■ **Document section**:
[BEGIN]

Re: Wikipedia tracks user behaviour via third party companies #2

Michael Snow-3
Mark (Markie) wrote:
> I still fail to see how, at this point (not before when there was no policy)
> this can be considered to be acceptable.
As I understand it, nobody is arguing that it's considered acceptable at
this point. People involved in the Hungarian Wikipedia have been
explaining the background, trying to establish that they shouldn't be
blamed for having this in place. That's understandable as well, and I
have no interest in seeing blame attached to anyone here. Let's just
make sure these external trackers are removed, and that we work on our
internal resources to collect information in a way consistent with the
privacy policy.

--Michael Snow

_______________________________________________
foundation-l mailing list
[hidden email]
Unsubscribe: https://lists.wikimedia.org/mailman/listinfo/foundation-l
Reply | Threaded
Open this post in threaded view
|

Re: Wikipedia tracks user behaviour via third party companies #2

Gergő Tisza
In reply to this post by Nathan Awrich
Nathan <nawrich@...> writes:

> Others have since discussed more centralised and secure methods for
> providing these statistics via the WMF - this is the ideal outcome, and one
> that might have been achieved earlier had you proposed your method rather
> than simply going ahead alone.

Setting up an off-the-shelf awstats with an invisible pixel is web statistics
101, not something that needs to be invented. The reason nothing similar got
implemented is not that nobody thought of this method, but that it wouldn't work
with enwiki so nobody cared. Actually, the old knams stat (which also collected
referrers, so it was in some aspects superior) could have been easily kept
working by filtering out enwiki, and maybe the next few largest projects; again,
nobody cared. Features that only benefit the smaller projects rarely get enough
developer interest, which is understandable, but then it is only natural that
those smaller projects try to solve their issues for themselves. And we did it
with privacy in mind - we would have obviously preferred Google Analytics
ourselves, but we didn't switch because we didn't want the logs to leak to
servers not controlled by WM community, and because it shows data that can be
used to identify IP adresses.

[END]

■ **Data excerpts**:
[BEGIN]

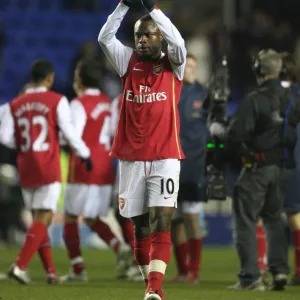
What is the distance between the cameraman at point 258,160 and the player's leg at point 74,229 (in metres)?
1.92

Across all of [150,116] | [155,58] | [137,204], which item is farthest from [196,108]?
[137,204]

[END]
[BEGIN]

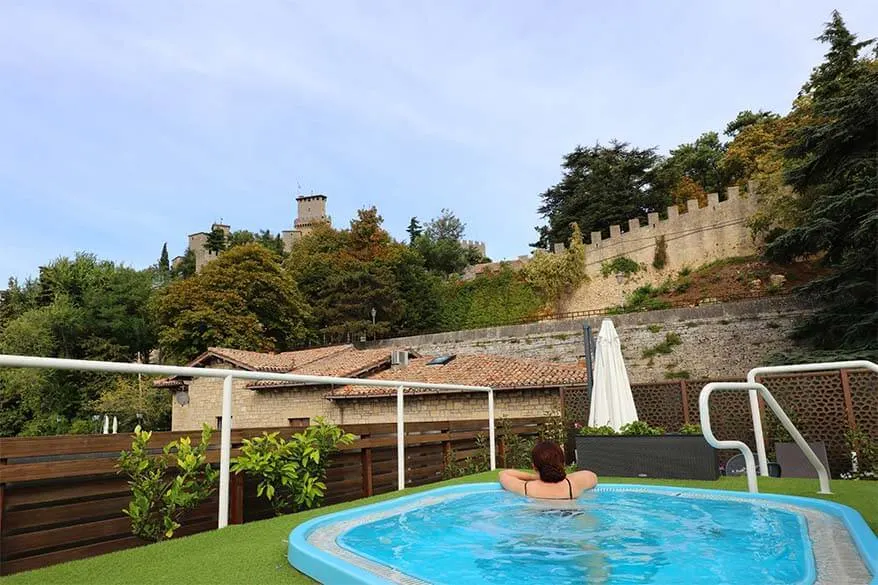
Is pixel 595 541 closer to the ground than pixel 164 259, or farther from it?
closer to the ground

[END]
[BEGIN]

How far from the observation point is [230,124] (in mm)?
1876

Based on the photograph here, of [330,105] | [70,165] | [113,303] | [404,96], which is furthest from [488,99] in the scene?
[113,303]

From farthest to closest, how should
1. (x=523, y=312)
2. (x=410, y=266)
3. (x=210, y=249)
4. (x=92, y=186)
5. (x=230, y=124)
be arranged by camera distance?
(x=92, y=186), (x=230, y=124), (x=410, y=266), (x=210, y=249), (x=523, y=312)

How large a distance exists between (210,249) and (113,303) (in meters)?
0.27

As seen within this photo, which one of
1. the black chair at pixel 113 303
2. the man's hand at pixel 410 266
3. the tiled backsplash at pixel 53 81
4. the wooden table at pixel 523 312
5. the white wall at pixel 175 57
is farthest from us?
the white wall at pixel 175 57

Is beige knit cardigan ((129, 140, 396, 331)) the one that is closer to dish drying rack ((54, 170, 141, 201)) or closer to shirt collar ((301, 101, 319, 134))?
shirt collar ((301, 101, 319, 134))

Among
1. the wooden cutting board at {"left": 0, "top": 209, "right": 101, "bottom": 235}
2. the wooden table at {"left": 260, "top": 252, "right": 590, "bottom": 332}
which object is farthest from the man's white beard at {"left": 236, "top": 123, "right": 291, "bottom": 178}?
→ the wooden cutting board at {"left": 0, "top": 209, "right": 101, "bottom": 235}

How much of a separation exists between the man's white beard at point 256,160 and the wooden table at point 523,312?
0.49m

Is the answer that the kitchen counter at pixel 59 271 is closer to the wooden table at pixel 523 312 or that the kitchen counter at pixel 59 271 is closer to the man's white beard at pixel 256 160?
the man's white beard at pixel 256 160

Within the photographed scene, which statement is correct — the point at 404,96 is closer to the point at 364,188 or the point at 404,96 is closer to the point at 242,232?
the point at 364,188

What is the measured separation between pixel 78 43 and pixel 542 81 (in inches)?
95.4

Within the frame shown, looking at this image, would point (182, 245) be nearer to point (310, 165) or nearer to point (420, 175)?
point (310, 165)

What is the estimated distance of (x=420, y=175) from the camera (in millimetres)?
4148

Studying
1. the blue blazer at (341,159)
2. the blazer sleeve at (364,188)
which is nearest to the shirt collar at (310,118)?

[END]

■ **What to work on**:
**a.** Answer these questions about the mailing list thread, giving each answer on its own line marked like its question:
(i) According to Michael Snow, what should internal information collection be consistent with?
(ii) What did the old knams stat also collect?
(iii) Which tool does Gergő Tisza say they would obviously have preferred?
**b.** Reproduce word for word the part of the mailing list thread that opens with the words containing "Gergő Tisza" and closes with "going ahead alone.".
**c.** Rewrite the paragraph of the mailing list thread beginning "Setting up an off-the-shelf awstats" as a bulleted list, keeping its main facts.
The rows above are separate material unrelated to the mailing list thread.

■ **Task responses**:
**a.**
(i) The privacy policy.
(ii) Referrers.
(iii) Google Analytics.

**b.**
Gergő Tisza
In reply to this post by Nathan Awrich
Nathan <nawrich@...> writes:

> Others have since discussed more centralised and secure methods for
> providing these statistics via the WMF - this is the ideal outcome, and one
> that might have been achieved earlier had you proposed your method rather
> than simply going ahead alone.

**c.**
- An off-the-shelf awstats setup with an invisible pixel is basic web statistics, not something that needs to be invented.
- Nothing similar was implemented because it wouldn't work with enwiki, so nobody cared, not because nobody thought of the method.
- The old knams stat, which also collected referrers, could have been kept working by filtering out enwiki and maybe the next few largest projects, but again nobody cared.
- Features that benefit only smaller projects rarely get enough developer interest, so those projects naturally try to solve their issues themselves.
- They acted with privacy in mind: they would have preferred Google Analytics but didn't switch, because they didn't want logs leaking to servers not controlled by the WM community and because it shows data that can be used to identify IP addresses.